In the natural world the tiger is an apex predator – it’s only threat is man. The threats that man has created can be split into three categories:

Loss of habitat

The staggering growth in the human population throughout tiger range countries means less space for the tiger and the depletion of its prey forcing it into conflict with humans.

Tiger habitat is being overtaken by agricultural land, timber cutting, access routes, human settlement and hydroelectric dams – all of which have contributed to a 93% loss of the historic tiger range over the last 100 years. All of this is creating small pockets of land in which tigers now live which are surrounded by rapidly increasing human populations. Isolated tiger populations can cause inbreeding which leads to a reduction in genetic diversity. To help remedy this, wildlife corridors are being built, linking the isolated areas and allowing the movement of wildlife.
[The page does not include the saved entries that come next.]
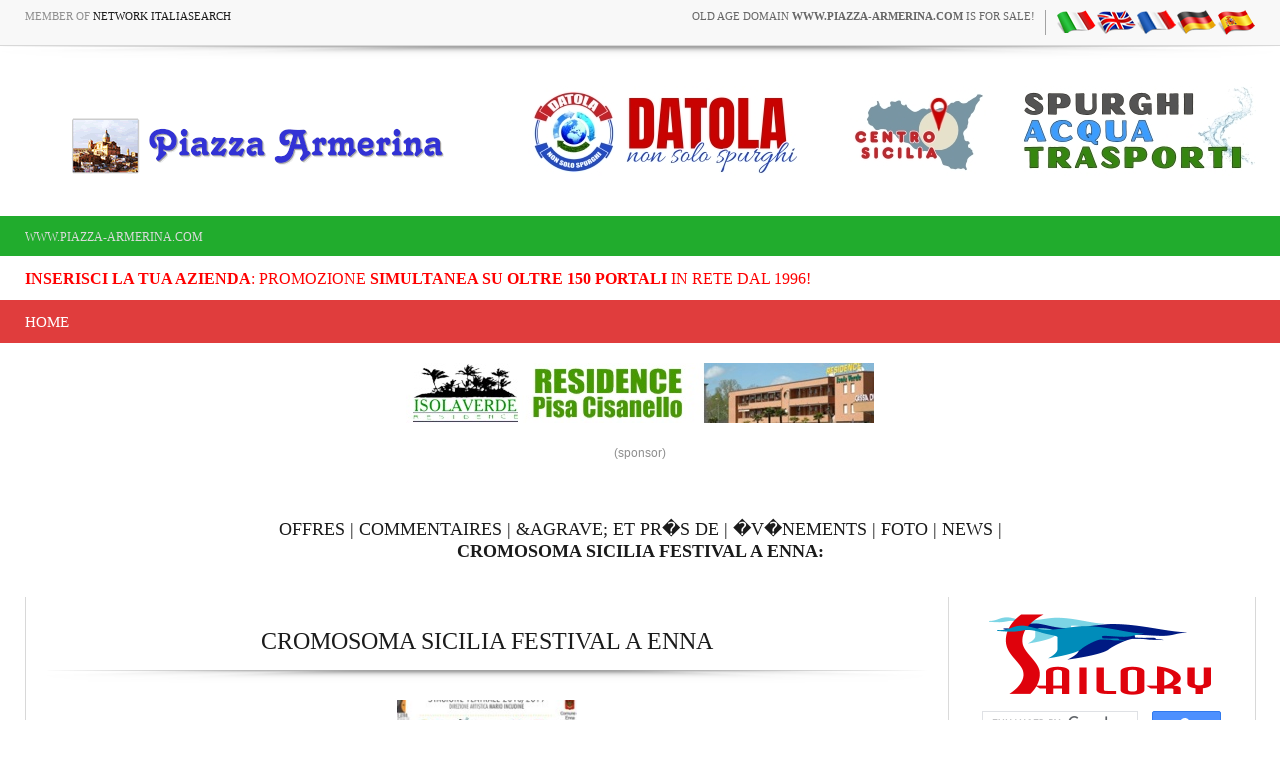

--- FILE ---
content_type: application/x-javascript; charset=utf-8
request_url: https://www.bannerbuy.it/ads/Sequence2.aspx?ZoneID=3&CountImpressions=True&Total=1&SiteID=1
body_size: 587
content:
document.write('<table width=\"100%\" border=\"0\" cellspacing=\"1\" cellpadding=\"1\" bordercolor=\"#FFFFFF\" mm_noconvert=\"TRUE\" ><tr><td><a href=\"https://www.bannerbuy.it/ads/a.aspx?Task=Click&ZoneID=3&CampaignID=45&AdvertiserID=15&BannerID=82&SiteID=1&RandomNumber=1859759503&Keywords=\" target=\"_Blank\" rel=\"nofollow\"><img id=\"Picture\" style=\"max-width:100%; height:auto;\" src=\"https://www.bannerbuy.it/ads/imgs/Copia%20di%20Copia%20di%20STRISCIONISPURGHI%20DATOLA.IT%20-%20SPURGHI%20(728%20x%2090%20px)%20(1).jpg\"  width=\"728\" height=\"90\" alt=\"\" title=\"\" align=\"Center\" border=\"0\"></a><br><br></td></tr></table>'); 

--- FILE ---
content_type: application/x-javascript; charset=utf-8
request_url: https://www.bannerbuy.it/ads/a.aspx?ZoneID=7&Task=Get&IFR=False&Browser=NETSCAPE4&PageID=30173&SiteID=1&Random=1769927640137&wd=250
body_size: 248
content:
document.write('<a href=\"https://www.bannerbuy.it/ads/a.aspx?Task=Click&ZoneID=7&CampaignID=65&AdvertiserID=23&BannerID=78&SiteID=1&RandomNumber=1560684287&Keywords=\" target=\"_Blank\" rel=\"nofollow\"><img id=\"Picture\" style=\"max-width:100%; height:auto;\" src=\"https://www.bannerbuy.it/ads/imgs/Wedding%20in%20Tuscany.jpg\"  width=\"250\" height=\"250\" alt=\"\" title=\"\" align=\"Center\" border=\"0\"></a><br>'); adcode=' '

--- FILE ---
content_type: application/x-javascript; charset=utf-8
request_url: https://www.bannerbuy.it/ads/a.aspx?ZoneID=1&Task=Get&IFR=False&Browser=NETSCAPE4&PageID=99999&SiteID=1&Random=1769927638775&wd=1280
body_size: 89
content:
document.write('<a href=\"https://www.bannerbuy.it/ads/a.aspx?Task=Click&ZoneID=1&CampaignID=7&AdvertiserID=5&BannerID=6&SiteID=1&RandomNumber=1788371067&Keywords=\" target=\"_Blank\" rel=\"nofollow\"><img id=\"Picture\" style=\"max-width:100%; height:auto;\" src=\"https://www.hyperbanner.it/ads/imgs/risolaverde_468x60.jpg\"  width=\"468\" height=\"60\" alt=\"\" title=\"\" align=\"Center\" border=\"0\"></a><br>'); adcode=' '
As tigers wander, trying to find new habitats, they often come into contact with humans which can lead to conflict. Depletion of the tiger’s natural prey will often cause tigers to hunt domestic livestock, another cause for conflict.


Poaching is a massive threat for the last 3,500 wild tigers. Part of the illegal wildlife trade that is estimated to be worth  US$19 billion a year, poaching is dictated by increasingly sophisticated and well-armed criminal gangs. The demand for tiger parts as trophies, status symbols and as an ingredient in traditional Chinese medicine is driving the tiger to the brink of extinction.


In the first half of the 20th century hunting for trophies and as a form of pest control devastated tiger numbers. It wasn’t until the 1970’s that tiger hunting was made illegal in India.